The trend toward less generous employer-sponsored health coverage and increased employee cost sharing has increased the exposure of the workers’ compensation system to cost shifting, warns Jonathan Gruber. Gruber was the architect of the Massachusetts Health Connector a decade ago that served as the template for the health benefit exchange and individual and small group market reforms of the Patient Protection and Affordable Care Act. Cost shifting between the two systems occurs when, for example, an employee who sustains an injury or illness over the weekend and then files a workers’ compensation claim on Monday, asserting that the injury or illness originates in the workplace.
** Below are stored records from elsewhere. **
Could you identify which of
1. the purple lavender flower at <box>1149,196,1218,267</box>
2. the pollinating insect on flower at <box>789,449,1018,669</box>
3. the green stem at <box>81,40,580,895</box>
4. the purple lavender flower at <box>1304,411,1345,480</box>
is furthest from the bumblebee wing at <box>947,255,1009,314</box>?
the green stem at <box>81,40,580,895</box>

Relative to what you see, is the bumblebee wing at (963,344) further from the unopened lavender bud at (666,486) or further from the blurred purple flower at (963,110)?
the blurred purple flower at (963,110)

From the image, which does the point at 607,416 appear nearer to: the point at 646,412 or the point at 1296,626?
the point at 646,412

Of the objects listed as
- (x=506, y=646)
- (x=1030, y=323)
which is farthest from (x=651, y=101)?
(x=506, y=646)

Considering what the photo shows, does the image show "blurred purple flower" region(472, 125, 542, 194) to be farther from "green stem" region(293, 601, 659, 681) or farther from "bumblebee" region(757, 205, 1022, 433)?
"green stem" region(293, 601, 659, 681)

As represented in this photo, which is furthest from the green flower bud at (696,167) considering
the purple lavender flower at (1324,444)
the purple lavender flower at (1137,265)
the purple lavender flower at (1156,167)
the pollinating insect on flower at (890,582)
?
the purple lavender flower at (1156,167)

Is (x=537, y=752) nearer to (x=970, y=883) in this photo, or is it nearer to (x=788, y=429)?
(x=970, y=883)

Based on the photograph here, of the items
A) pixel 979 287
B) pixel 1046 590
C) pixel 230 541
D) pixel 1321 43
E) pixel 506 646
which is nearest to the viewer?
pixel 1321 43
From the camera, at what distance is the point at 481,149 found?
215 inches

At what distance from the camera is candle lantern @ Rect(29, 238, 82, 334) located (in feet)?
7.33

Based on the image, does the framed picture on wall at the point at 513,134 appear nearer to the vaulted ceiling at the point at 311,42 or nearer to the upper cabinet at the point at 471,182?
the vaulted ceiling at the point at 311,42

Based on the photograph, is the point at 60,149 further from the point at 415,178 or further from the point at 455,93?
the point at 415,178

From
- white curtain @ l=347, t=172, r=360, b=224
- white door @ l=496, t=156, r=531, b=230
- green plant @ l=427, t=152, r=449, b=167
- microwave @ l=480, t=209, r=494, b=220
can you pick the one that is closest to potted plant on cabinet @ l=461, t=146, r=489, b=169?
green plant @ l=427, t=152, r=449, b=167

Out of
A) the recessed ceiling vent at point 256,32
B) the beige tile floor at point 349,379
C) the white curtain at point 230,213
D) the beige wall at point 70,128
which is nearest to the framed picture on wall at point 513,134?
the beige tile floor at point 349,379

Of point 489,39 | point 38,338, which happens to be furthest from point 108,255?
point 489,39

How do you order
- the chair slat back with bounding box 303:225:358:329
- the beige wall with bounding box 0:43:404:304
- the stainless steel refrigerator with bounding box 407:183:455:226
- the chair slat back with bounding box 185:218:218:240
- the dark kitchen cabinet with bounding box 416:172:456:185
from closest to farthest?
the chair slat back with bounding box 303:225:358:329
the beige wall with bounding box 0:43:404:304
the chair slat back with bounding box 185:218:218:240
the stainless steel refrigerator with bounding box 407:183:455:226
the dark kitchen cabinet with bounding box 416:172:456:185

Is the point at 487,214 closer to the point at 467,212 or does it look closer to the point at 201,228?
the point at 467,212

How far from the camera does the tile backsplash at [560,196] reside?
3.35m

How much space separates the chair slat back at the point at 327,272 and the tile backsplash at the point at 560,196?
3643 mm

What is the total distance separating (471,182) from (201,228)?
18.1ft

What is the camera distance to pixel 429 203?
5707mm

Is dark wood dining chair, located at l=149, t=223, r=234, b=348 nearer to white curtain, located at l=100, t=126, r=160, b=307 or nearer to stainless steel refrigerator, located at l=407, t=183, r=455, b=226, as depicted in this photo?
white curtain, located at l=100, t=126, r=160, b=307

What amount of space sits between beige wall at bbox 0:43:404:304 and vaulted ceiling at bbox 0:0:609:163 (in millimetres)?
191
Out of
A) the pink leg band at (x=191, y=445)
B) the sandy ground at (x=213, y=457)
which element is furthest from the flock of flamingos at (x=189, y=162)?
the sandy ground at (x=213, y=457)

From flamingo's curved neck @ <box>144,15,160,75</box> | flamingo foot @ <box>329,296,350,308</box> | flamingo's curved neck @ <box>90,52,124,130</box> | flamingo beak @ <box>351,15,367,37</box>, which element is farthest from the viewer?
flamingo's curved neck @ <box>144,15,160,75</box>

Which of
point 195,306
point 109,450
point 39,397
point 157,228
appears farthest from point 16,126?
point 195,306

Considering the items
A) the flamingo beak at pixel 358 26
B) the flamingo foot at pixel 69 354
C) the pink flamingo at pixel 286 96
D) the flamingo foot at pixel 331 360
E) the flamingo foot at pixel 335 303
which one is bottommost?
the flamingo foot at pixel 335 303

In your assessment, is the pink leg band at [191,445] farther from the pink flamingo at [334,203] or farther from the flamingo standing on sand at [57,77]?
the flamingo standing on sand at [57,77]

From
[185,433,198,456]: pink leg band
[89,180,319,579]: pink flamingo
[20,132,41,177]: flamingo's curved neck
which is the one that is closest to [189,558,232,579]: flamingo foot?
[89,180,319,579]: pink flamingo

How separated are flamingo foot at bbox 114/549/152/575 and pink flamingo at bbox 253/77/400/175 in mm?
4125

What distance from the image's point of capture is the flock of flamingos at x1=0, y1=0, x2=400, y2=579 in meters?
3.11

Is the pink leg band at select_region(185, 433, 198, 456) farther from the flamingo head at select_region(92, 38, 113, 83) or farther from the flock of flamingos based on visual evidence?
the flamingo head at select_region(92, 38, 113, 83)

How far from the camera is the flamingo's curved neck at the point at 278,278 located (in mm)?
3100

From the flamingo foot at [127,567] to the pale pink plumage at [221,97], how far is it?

Heightening the tendency toward cost shifting is the difference in provider access between health and workers’ compensation insurance, Gruber notes, arguing that the two forms of coverage require greater harmonization. “If the workers’ compensation system stays behind, it will have the broadest possible network and the lowest possible cost-sharing, and it’s going to have people migrating into it more and more,” Gruber said in remarks to the Workers Compensation Research Institute (WCRI) in Boston reported by the Insurance Journal.

In 2007, then-California Gov. Arnold Schwarzenegger proposed as part of his health care overhaul (based on Gruber’s Massachusetts’s model) a “24-Hour coverage” pilot program that would have combined the medical treatment component of workers’ compensation with group health coverage. State and local government employees would obtain medical care through the same providers used in a state run managed care program for work and non-work-related health care, with an option for private employers to participate on a limited basis.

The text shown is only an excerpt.